Problem statement |
From the line that contains "White Medita Brush" down to the last line of the entries, please return everything exactly, except the pictures.

Records provided |
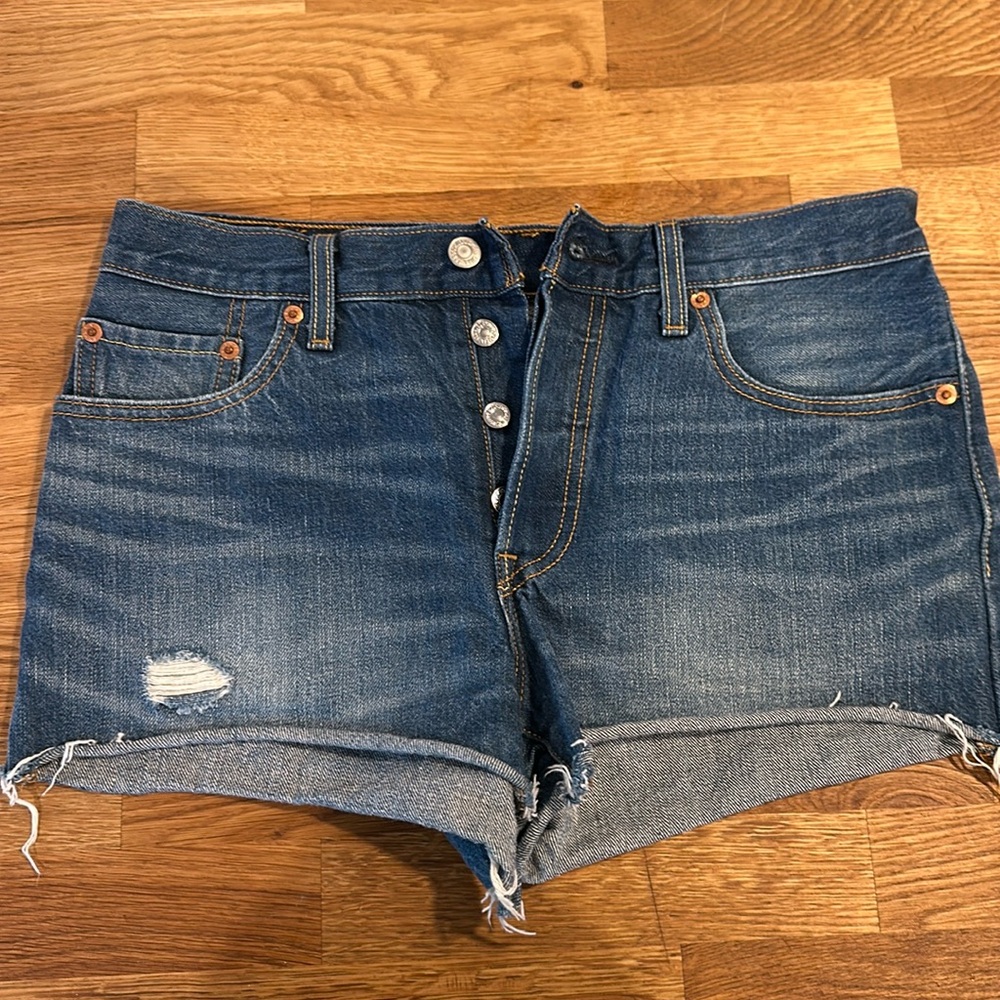 Levi’s Denim Jean cutoff shorts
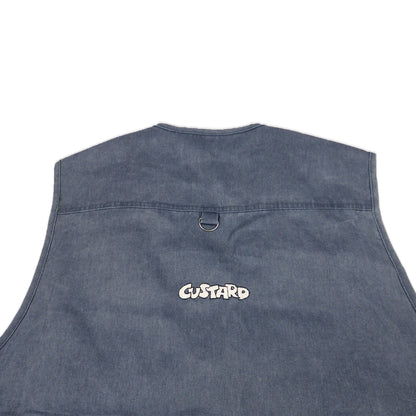 Custard Reclaimed Utility Vest | Size Large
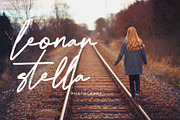 White Medita Brush Script Font, a Script Font by NTC Graphic (Thumbnail 7 of 9)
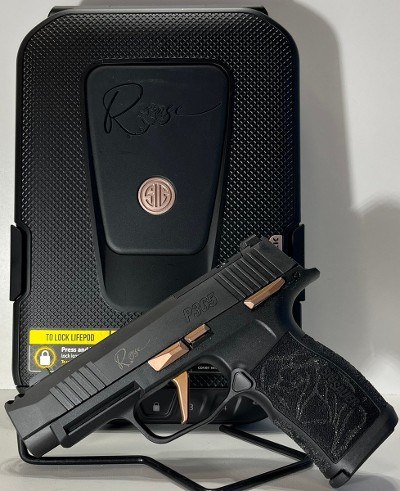 SIG SAUER P365 ROSE 9MM LUGER (9x19 PARA) - Image 1 of 4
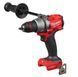Дриль-шуруповерт акумуляторний безщітковий MILWAUKEE, M18 ONEDD3-0X, 158Нм (каркас, кліпса для ременя, бічна рукоять, HDкейс)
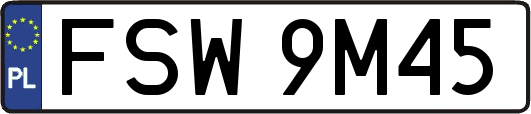 FSW9M45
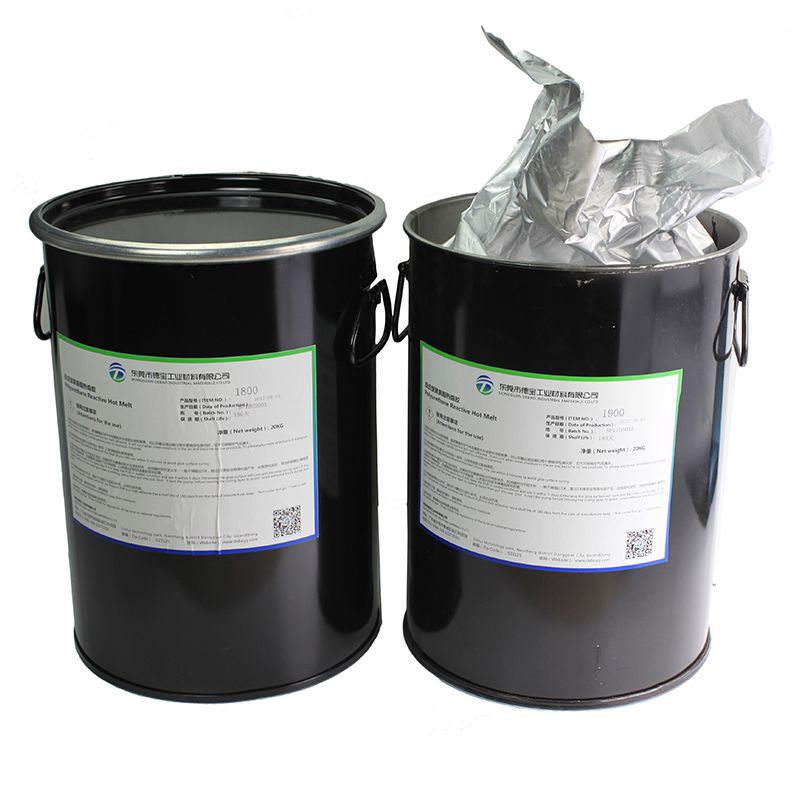 德宝pur热熔胶 包覆平贴耐高温湿固化反应型pur热熔胶厂家直销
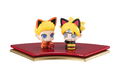 Petit Chara Land Manekineko Boruto Naruto Next Generations Oyako Manekineko Dattebasa! (Set of 2 pieces) thumbnail 1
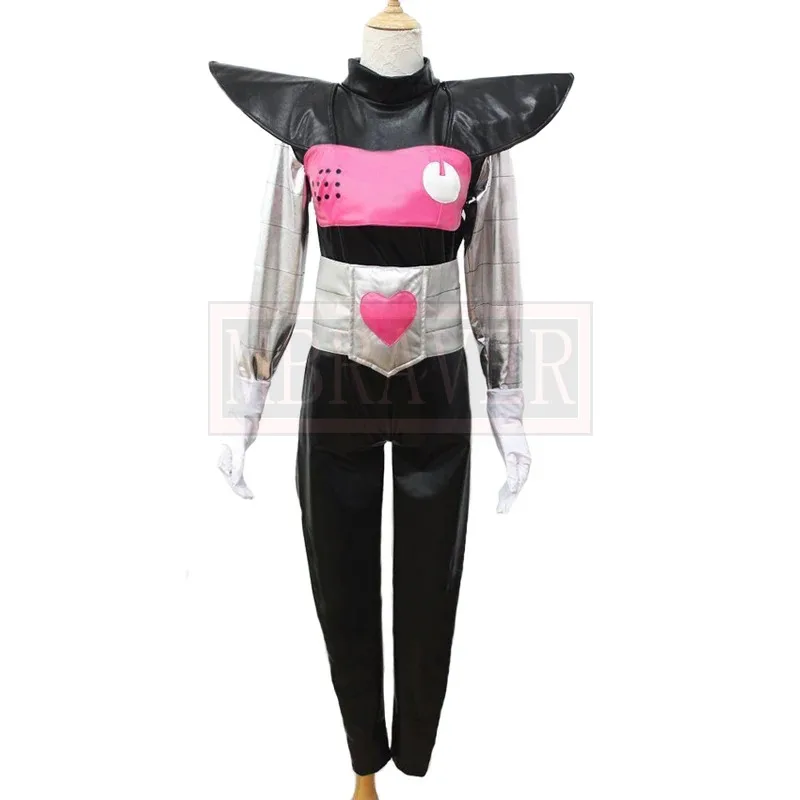 

2025 22 Undertale Mettaton EX Halloween Uniform Outfit Cosplay Costume Customize Any Size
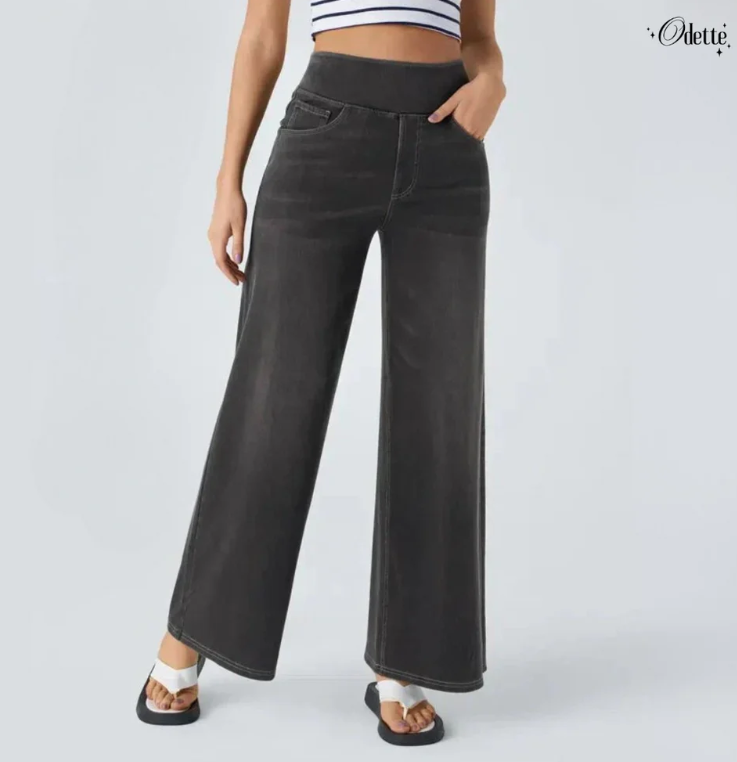 Pantalón Jeans Odette se adapta suavemente a tu figura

Your response |
 White Medita Brush Script Font, a Script Font by NTC Graphic (Thumbnail 7 of 9)
 SIG SAUER P365 ROSE 9MM LUGER (9x19 PARA) - Image 1 of 4
Дриль-шуруповерт акумуляторний безщітковий MILWAUKEE, M18 ONEDD3-0X, 158Нм (каркас, кліпса для ременя, бічна рукоять, HDкейс)
 FSW9M45
 德宝pur热熔胶 包覆平贴耐高温湿固化反应型pur热熔胶厂家直销
 Petit Chara Land Manekineko Boruto Naruto Next Generations Oyako Manekineko Dattebasa! (Set of 2 pieces) thumbnail 1

2025 22 Undertale Mettaton EX Halloween Uniform Outfit Cosplay Costume Customize Any Size
 Pantalón Jeans Odette se adapta suavemente a tu figura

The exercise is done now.